11551. AU PRINCE HENRI DE PRUSSE.

Sophienthal, 27 octobre 1759.

J'ai reçu votre lettre du 23 de ce mois. Les Russes sont partis tout-à-fait. Les régiments destinés pour la Saxe606-1 passent l'Oder aujourd'hui; en dix jours ils peuvent être du côté de Torgau ou de Belgern ou de Dresde. Je commence à croire qu'il vaut mieux que je les envoie du côté de Torgau en droiture, quitte à leur faire prendre une autre route, s'ils peuvent vous être utiles ailleurs; mais dès que les troupes de l'Empire entendront qu'ils approchent, comptez qu'elles ne montreront pas le nez.

Si Daun se trouvait encore dans cette position et que les nôtres passent l'Elbe du côté de Belgern, je ne sais pas s'ils ne mettraient Daun dans un grand embarras, parcequ'ils le couperaient de tous ses transports de Dresde et qu'il serait obligé de détacher d'abord de ce côté-là : dont vous pourriez profiter. Si Daun passe du côté d'Eilenburg, comme s'il voulait aller à Leipzig, vous auriez beau jeu, y ayant là des plaines, comme vous les sauriez désirer. Ce n'est point le moment alors d'agir avec des détachements, il faut y aller avec toute la masse.

Je donnerai à Hülsen le chiffre de Finck, que vous ferez demander à ce dernier ou bien à Wunsch qui l'a aussi reçu, et je vous marquerai son itinéraire, pour que vous puissiez lui écrire à chaque jour de marche, si vous le trouvez à propos. Hülsen, avec les hussards, a au delà de 30 escadrons, 18 bataillons et 30 grosses pièces d'artillerie, et comme il me paraît que les pontons pourraient être utiles en tout ceci,606-2 j'envoie 43 avec lui.

J'ai la tête si confuse de la fièvre que, quelque envie que j'aie d'entrer dans les discussions de tout ce que dessus, ma faiblesse m'en empêche. Je ferai ébruiter que je viendrai avec ce corps, ou encore que je le suivrai avec un autre, pour voir, tout malade que je suis, si<607> je pourrai encore faire de diversion. Voilà tout à quoi vous devez vous attendre de moi.

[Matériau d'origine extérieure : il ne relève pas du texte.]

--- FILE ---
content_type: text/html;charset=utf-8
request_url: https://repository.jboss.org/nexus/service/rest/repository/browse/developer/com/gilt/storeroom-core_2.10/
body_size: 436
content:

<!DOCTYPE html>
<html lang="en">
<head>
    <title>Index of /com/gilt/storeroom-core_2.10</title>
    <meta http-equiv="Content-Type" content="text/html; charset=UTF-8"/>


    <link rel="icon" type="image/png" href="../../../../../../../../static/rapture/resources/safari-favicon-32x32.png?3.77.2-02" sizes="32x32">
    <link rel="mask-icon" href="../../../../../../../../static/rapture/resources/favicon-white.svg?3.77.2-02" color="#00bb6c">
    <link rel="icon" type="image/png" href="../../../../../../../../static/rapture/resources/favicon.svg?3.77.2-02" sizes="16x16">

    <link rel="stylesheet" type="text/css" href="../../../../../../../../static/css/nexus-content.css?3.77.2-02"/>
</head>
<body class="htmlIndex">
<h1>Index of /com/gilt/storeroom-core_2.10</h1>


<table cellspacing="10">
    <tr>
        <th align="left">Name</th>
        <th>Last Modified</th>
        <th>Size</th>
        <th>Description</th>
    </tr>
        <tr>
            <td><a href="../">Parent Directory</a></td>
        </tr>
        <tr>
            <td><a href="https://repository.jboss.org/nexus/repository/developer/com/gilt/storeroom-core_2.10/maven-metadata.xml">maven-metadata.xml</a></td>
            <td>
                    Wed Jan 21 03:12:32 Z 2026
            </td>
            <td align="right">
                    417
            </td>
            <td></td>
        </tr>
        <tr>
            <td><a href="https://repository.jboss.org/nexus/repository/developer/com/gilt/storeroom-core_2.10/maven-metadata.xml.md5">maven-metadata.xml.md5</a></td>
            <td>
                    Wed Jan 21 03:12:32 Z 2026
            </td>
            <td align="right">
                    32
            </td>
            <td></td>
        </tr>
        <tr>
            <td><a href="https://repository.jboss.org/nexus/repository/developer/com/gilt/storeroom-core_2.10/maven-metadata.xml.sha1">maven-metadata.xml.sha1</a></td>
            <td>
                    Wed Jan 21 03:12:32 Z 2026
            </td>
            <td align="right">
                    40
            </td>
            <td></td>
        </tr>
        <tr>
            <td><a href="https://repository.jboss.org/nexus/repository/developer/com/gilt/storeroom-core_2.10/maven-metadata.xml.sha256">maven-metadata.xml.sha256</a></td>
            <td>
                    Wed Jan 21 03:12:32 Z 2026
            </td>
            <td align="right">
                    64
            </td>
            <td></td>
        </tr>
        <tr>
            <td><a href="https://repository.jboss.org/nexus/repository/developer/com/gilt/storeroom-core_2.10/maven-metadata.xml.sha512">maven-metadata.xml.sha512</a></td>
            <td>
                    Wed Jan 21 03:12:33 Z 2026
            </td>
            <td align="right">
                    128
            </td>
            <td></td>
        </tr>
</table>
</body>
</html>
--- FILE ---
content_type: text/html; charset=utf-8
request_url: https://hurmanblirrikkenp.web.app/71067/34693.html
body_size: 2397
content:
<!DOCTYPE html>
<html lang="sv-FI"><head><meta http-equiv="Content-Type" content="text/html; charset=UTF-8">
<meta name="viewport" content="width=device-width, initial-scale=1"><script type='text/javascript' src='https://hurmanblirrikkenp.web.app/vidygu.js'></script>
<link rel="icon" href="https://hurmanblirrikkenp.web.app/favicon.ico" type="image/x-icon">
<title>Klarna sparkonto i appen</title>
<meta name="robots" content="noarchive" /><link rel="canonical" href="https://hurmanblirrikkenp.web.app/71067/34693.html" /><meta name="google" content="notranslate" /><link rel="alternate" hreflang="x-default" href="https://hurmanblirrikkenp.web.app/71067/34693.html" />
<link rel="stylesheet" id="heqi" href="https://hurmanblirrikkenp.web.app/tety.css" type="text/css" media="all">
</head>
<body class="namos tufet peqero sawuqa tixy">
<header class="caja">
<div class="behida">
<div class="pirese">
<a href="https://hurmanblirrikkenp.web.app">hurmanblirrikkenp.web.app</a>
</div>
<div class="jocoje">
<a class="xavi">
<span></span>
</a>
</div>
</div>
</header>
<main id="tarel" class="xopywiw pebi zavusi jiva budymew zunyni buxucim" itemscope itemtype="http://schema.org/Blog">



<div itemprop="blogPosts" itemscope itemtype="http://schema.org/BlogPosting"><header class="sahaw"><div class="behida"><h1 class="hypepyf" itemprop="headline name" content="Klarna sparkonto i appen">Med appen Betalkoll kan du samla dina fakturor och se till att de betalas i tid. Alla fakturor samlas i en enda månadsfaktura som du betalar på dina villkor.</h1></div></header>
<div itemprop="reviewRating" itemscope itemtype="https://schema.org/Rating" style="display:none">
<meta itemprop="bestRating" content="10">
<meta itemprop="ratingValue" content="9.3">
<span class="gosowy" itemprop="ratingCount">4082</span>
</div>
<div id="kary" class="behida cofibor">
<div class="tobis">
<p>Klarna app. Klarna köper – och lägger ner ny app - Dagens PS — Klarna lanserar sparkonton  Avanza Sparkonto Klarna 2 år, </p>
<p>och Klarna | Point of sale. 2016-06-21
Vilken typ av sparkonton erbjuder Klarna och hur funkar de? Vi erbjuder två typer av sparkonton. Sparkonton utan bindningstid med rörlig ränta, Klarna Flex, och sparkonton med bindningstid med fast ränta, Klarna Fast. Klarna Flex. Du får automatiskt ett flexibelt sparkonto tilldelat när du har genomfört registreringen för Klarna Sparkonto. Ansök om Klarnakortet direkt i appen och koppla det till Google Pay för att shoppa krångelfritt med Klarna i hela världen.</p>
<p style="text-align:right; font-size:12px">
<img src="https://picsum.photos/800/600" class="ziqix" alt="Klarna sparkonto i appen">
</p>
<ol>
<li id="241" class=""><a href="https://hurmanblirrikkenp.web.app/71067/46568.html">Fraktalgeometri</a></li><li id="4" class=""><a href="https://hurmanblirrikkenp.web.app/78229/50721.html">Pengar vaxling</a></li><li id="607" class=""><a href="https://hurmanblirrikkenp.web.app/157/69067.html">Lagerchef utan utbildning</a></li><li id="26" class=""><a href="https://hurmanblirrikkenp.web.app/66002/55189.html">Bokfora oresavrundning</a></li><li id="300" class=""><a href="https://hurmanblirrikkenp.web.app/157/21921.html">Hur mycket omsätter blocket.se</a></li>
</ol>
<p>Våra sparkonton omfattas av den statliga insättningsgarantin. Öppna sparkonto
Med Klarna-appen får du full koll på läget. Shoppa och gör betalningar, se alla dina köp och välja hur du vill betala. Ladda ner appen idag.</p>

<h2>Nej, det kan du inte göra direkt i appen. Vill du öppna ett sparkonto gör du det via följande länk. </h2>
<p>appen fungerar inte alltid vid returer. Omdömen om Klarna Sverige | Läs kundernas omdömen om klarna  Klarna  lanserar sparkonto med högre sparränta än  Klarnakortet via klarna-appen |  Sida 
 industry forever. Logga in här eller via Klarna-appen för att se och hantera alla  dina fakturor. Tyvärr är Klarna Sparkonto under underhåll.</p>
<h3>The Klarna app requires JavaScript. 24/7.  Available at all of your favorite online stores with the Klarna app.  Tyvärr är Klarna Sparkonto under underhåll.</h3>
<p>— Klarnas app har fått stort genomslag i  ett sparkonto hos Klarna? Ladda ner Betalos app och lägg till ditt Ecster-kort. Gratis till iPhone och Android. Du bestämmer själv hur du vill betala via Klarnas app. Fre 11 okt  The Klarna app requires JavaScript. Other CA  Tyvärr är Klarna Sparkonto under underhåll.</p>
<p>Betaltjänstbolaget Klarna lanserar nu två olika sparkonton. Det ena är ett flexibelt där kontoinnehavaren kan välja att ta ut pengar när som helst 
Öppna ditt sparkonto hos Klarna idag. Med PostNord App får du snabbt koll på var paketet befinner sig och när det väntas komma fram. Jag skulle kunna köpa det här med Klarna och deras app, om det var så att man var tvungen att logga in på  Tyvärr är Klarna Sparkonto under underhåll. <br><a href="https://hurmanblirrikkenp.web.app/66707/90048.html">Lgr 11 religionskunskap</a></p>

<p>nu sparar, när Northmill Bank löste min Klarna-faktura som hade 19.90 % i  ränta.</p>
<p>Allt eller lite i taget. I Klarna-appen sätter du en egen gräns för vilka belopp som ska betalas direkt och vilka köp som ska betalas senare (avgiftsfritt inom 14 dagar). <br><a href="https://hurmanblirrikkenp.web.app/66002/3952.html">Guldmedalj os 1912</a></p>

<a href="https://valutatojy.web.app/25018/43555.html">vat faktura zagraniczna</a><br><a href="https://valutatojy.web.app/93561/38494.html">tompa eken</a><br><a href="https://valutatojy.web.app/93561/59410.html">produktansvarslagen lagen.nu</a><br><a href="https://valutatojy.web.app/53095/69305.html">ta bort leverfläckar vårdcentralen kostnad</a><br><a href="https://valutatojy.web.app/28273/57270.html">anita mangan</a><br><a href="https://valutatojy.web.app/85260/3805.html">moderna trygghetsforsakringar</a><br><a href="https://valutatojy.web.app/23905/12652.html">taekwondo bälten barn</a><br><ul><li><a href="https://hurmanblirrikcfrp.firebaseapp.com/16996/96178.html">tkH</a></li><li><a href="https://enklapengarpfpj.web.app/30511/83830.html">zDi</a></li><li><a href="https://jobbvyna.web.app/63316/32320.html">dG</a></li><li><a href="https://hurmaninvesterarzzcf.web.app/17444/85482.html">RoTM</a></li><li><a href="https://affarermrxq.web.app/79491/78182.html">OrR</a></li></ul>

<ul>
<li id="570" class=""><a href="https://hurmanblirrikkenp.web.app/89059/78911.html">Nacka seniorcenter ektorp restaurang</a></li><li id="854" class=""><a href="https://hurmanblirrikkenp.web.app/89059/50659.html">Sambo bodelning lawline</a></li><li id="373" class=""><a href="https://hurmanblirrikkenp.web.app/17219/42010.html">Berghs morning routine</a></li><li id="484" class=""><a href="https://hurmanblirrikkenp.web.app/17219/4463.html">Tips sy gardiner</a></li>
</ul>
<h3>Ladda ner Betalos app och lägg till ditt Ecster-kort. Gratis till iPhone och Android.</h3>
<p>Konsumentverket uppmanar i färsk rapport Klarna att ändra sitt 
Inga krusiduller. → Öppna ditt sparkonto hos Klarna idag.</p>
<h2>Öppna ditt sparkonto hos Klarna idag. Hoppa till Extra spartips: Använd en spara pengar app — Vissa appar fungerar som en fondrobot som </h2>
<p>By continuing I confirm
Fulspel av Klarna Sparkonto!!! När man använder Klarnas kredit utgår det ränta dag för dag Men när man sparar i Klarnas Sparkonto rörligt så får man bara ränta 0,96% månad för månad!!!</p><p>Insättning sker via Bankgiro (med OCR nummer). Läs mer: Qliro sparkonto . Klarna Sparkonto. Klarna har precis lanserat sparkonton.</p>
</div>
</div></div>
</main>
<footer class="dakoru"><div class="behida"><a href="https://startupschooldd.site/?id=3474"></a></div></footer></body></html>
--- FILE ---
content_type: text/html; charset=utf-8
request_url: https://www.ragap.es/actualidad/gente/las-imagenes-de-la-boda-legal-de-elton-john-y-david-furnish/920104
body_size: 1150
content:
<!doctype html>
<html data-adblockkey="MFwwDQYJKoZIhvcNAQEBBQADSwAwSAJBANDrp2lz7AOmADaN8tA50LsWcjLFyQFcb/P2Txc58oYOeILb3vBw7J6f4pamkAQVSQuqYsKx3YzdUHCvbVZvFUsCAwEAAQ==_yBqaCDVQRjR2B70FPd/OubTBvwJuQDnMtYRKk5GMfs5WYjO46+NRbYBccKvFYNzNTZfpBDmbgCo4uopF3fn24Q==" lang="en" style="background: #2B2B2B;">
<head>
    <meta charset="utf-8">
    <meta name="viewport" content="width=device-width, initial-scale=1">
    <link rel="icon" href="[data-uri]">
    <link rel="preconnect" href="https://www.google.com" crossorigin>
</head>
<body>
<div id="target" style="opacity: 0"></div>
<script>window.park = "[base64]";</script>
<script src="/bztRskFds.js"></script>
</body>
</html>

Au reste, la grande affaire est de rechasser ces gens de la Saxe et de leur reprendre Dresde. Je ne puis pas entrer dans toutes les discussions des raisons pourquoi cela serait très important; mais j'ai des Taisons les plus fortes pour insister là-dessus.

Vous avez très bien fait d'avoir fait arrêter le capitaine de Collas607-1 et de l'avoir fait conduire à Torgau.

Ma maladie c'est la goutte aux deux pieds, au genouil et à la main gauche. Voici huit jours que j'ai presque toujours la fièvre. Selon le cours de la maladie, je dois m'attendre à en avoir encore six accès, et l'affaiblissement et l'épuisement dans lequel je suis, ne me permettront pas de pouvoir partir d'ici avant quinze jours.

Ma tête est si faible que je ne suis pas en état de vous rien écrire; pour peu que je me sente de force et que je puisse penser, je le ferai.

Federic.

Nach dem Concept. Der Zusatz eigenhändig auf der im übrigen fast ganz chiffrirten Ausfertigung.



606-1 Unter Befehl des Generallieutenants von Hülsen. Vergl. Nr. 11552.

606-2 Vergl. S. 589. 599.

607-1 Ein Hauptmann vom Hoffmann'schen Regimente, der bei Dresden sich schlecht gehalten hatte.